EXERCISE BRIEF
Output all of the stored data below line for line, without changing anything. Leave out the pictures.

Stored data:
┄┄┄┄┄┄

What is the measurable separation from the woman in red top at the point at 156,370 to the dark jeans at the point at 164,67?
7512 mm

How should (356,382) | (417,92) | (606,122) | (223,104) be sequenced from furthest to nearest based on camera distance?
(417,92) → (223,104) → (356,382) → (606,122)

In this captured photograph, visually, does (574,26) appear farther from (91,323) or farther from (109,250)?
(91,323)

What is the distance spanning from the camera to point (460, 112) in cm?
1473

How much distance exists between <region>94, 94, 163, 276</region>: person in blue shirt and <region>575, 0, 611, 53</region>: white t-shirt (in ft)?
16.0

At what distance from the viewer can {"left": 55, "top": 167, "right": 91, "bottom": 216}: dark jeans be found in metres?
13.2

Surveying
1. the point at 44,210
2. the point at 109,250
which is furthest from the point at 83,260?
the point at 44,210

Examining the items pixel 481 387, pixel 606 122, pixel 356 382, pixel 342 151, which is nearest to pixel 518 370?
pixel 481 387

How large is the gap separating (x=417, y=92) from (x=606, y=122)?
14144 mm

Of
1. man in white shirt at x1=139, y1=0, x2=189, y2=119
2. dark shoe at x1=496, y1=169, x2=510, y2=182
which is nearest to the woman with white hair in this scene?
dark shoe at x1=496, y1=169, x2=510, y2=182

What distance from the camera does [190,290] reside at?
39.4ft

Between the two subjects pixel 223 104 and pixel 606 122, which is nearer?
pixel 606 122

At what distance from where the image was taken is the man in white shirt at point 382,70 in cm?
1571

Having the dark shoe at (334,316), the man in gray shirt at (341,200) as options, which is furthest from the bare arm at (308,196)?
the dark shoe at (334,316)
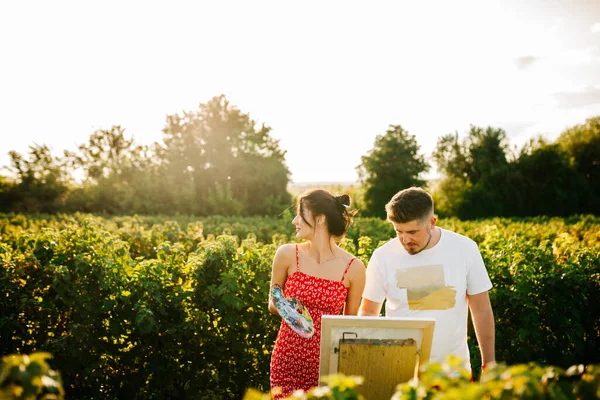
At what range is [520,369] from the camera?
4.26 feet

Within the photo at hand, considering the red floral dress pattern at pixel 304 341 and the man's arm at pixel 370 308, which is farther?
the red floral dress pattern at pixel 304 341

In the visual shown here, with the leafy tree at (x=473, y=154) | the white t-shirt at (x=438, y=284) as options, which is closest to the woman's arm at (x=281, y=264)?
the white t-shirt at (x=438, y=284)

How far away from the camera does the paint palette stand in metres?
2.70

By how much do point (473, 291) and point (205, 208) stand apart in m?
27.4

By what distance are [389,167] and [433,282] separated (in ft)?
123

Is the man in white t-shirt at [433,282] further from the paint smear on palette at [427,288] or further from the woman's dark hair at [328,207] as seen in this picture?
the woman's dark hair at [328,207]

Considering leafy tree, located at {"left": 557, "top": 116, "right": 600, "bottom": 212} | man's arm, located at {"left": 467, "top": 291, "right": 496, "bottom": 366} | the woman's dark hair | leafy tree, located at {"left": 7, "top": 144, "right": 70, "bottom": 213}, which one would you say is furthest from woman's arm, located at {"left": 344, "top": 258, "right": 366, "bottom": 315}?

┄┄┄┄┄┄

COMPLETED EXERCISE
What is the measurable separation from the woman in red top at the point at 156,370 to the dark jeans at the point at 164,67?
7512 mm

How should (356,382) | (417,92) | (606,122) | (223,104) be sequenced from furthest to nearest based on camera distance?
(417,92) → (223,104) → (356,382) → (606,122)

In this captured photograph, visually, does (574,26) appear farther from (91,323) or farther from (109,250)?
(91,323)

What is the distance spanning from the camera to point (460, 112) in cm?
1473

How much distance exists between <region>94, 94, 163, 276</region>: person in blue shirt and <region>575, 0, 611, 53</region>: white t-shirt (in ft)?
16.0

At what distance from the viewer can {"left": 55, "top": 167, "right": 91, "bottom": 216}: dark jeans be found in metres?
13.2

Surveying
1. the point at 44,210
2. the point at 109,250
which is furthest from the point at 83,260?
the point at 44,210

Examining the items pixel 481 387, pixel 606 122, pixel 356 382, pixel 342 151, which is nearest to pixel 518 370?
pixel 481 387

How large is the gap separating (x=417, y=92) from (x=606, y=122)?
14144 mm

Of
1. man in white shirt at x1=139, y1=0, x2=189, y2=119
2. dark shoe at x1=496, y1=169, x2=510, y2=182
which is nearest to the woman with white hair in this scene?
dark shoe at x1=496, y1=169, x2=510, y2=182

What distance from the camera does [190,290] reside at?
39.4ft

Between the two subjects pixel 223 104 and pixel 606 122, which is nearer?
pixel 606 122

At what distance from where the image was taken is the man in white shirt at point 382,70 in cm?
1571

Having the dark shoe at (334,316), the man in gray shirt at (341,200) as options, which is furthest from the bare arm at (308,196)?
the dark shoe at (334,316)
At what range is [520,369] from the camera?
4.26 feet

Within the photo at hand, considering the red floral dress pattern at pixel 304 341 and the man's arm at pixel 370 308, which is farther?
the red floral dress pattern at pixel 304 341

In the visual shown here, with the leafy tree at (x=473, y=154) | the white t-shirt at (x=438, y=284) as options, which is closest to the woman's arm at (x=281, y=264)?
the white t-shirt at (x=438, y=284)

How far away from the camera does the paint palette stand in metres?
2.70

By how much do point (473, 291) and point (205, 208) stand apart in m?
27.4

By what distance are [389,167] and [433,282] separated (in ft)?
123

Is the man in white t-shirt at [433,282] further from the paint smear on palette at [427,288] or further from the woman's dark hair at [328,207] as seen in this picture?
the woman's dark hair at [328,207]

Considering leafy tree, located at {"left": 557, "top": 116, "right": 600, "bottom": 212} | man's arm, located at {"left": 467, "top": 291, "right": 496, "bottom": 366} | the woman's dark hair | leafy tree, located at {"left": 7, "top": 144, "right": 70, "bottom": 213}, which one would you say is furthest from woman's arm, located at {"left": 344, "top": 258, "right": 366, "bottom": 315}?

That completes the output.